À moins d’être abonné·e à Télérama, on ne saura rien sur la rétrospective de Cindy Sherman qui devait s’ouvrir le 1er avril à la Fondation Louis Vuitton. Pourra-t-on seulement y jeter un œil d’ici fin août, date officielle de sa fermeture ? Lafayette anticipations propose de nombreux contenus en ligne qui font oublier que l’exposition personnelle de Rachel Rose a pris fin prématurément. On regrette également la fermeture précoce de celle de Claudia Andujar à la Fondation Cartier, de Femmes années 50. Au fil de l’abstraction, peinture et sculpture à Rodez, de MECARÕ. L’Amazonie dans la collection Petitgas à Montpellier contemporain (MO.CO.), ou d’Up to and Including Limits: After Carolee Schneemann au Muzeum Susch, en Suisse. Aux États-Unis, le centenaire du 19e amendement (proposé par le Congrès en juin 1919 et entré en vigueur en août 1920), qui a donné le droit de vote aux femmes, a généré tant d’initiatives qu’elles sont impossibles à recenser. Le Museum of Fine Arts de Boston a lancé le mouvement en consacrant, depuis septembre dernier, un étage de ses collections aux artistes femmes avec un titre évocateur : Women Take the Floor. La décision du Museum of Art de Baltimore de n’acheter que des œuvre d’artistes femmes pendant un an, largement relayée par la presse, était accompagnée d’une douzaine d’expositions d’artistes femmes et de collectionneuses importantes. Un article du Forbes cite cinq présentations majeures d’artistes femmes aux États-Unis, sans prétendre à l’exhaustivité. Parmi ces propositions remarquables fermées trop tôt, citons enfin celle, magnifique, qui permet de redécouvrir le travail conceptuel, politique et écologique d’Ágnes Dénes au Shed à New York.

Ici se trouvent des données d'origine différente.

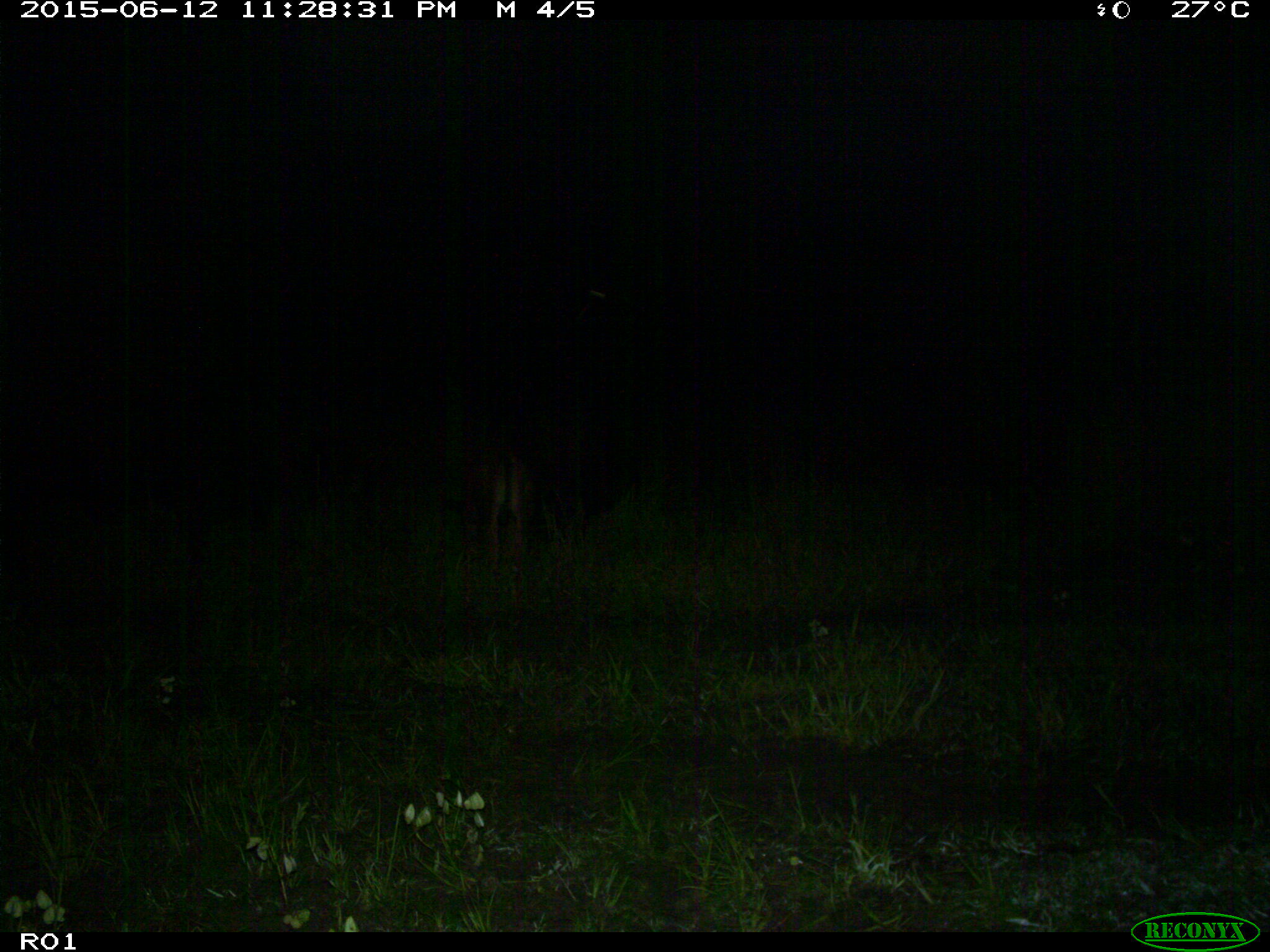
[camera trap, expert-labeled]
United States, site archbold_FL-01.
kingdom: Animalia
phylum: Chordata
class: Mammalia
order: Artiodactyla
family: Bovidae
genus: Bos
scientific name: Bos taurus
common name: domestic cow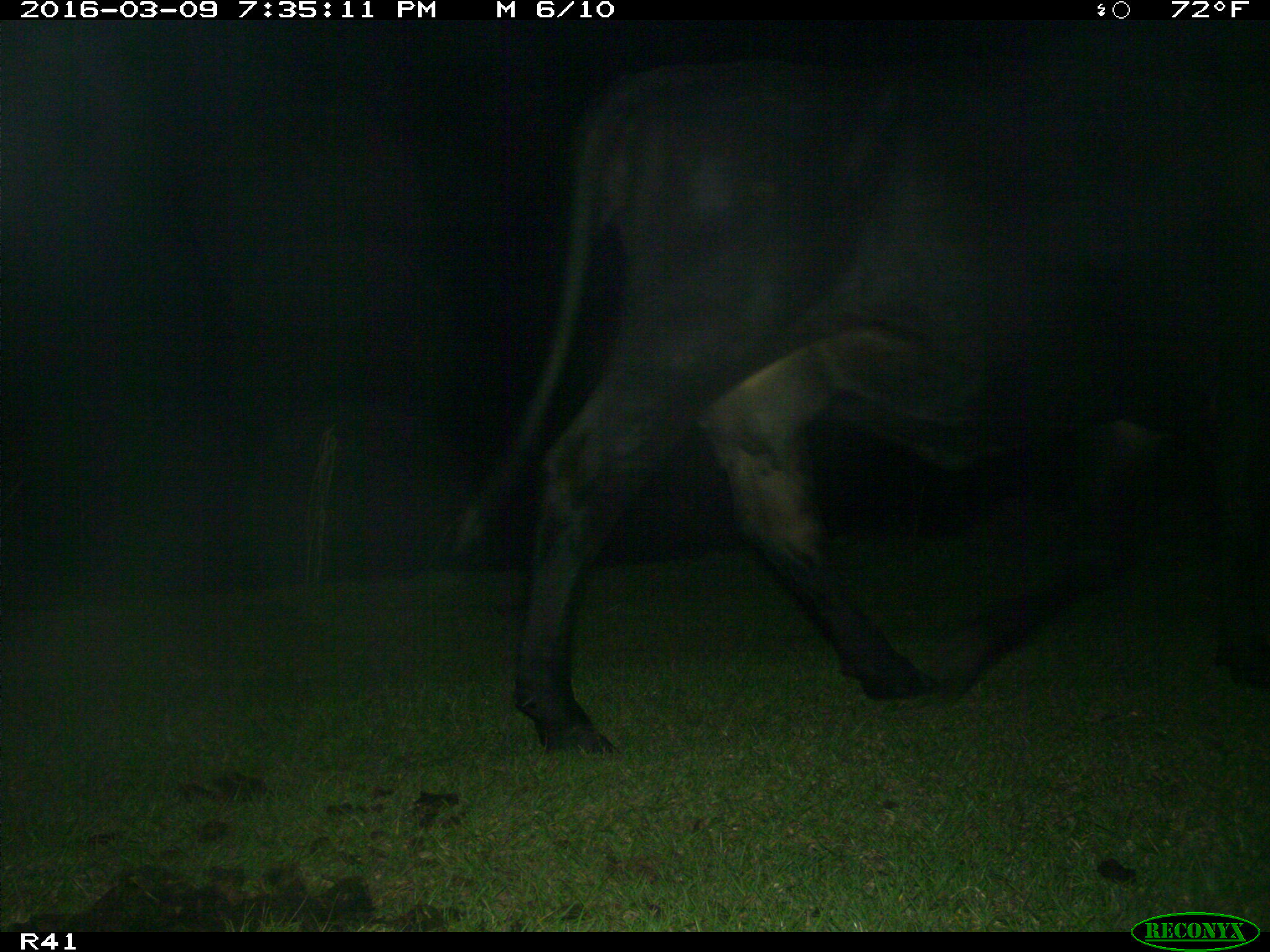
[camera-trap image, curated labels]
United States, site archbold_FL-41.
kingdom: Animalia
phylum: Chordata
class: Mammalia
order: Artiodactyla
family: Bovidae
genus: Bos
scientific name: Bos taurus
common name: domestic cow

On est d’autant plus sensible aux expositions qui survivent sur Internet que le temps gagné à ne pas se déplacer nous invite à prendre celui de les découvrir : ainsi de Fantastische Frauen [Femmes fantastiques] (consacrée à 34 femmes surréalistes du monde entier) à la Schirn Kunsthalle à Francfort, ou de la rétrospective de Lygia Clark au Guggenheim Bilbao. La commissaire de la rétrospective, première du genre au Royaume-Uni, d’Artemisia Gentileschi à la National Gallery, qui devrait ouvrir le 4 avril, ne s’y est pas trompée : plutôt que de s’apitoyer sur son sort, elle énumère élégamment, dans un article de The Guardian, toutes les ressources disponibles, livresques, filmiques et en ligne, sur cette peintre considérée comme la « première » des grandes artistes femmes.
Une exposition attendue sur la scène indienne, Voices of Women, fermée quelques jours après son ouverture à Delhi, est heureusement résumée par une vidéo. La galerie Hauser & Wirth profite du confinement pour ouvrir, d’une part, une plateforme de discussion et, d’autre part, une exposition digitale des dessins de Louise Bourgeois, remarquablement documentée et précise : un modèle du genre. Les initiatives spécifiquement digitales sont d’autant plus appréciées qu’elles semblent dessiner notre avenir. Forbes recense ainsi cinq expositions d’artistes femmes mises en ligne par des galeries new-yorkaises depuis le début du confinement. On redécouvre l’une des ressources d’Ars electronica, Women in Media Arts. Ou encore le programme imaginé par Claudia Müller sur Arte, où des artistes femmes sont invitées à proposer leur musée imaginaire d’artistes femmes (Jenny Holzer, Kiki Smith, Katharina Grosse, Annette Messager, Berlinde De Bruyckere, Tatiana Trouvé, Monica Bonvicini, etc.). N’est-ce pas le moment de nous constituer, grâce aux ressources numériques, un musée imaginaire où les artistes femmes seraient enfin les égales des hommes ?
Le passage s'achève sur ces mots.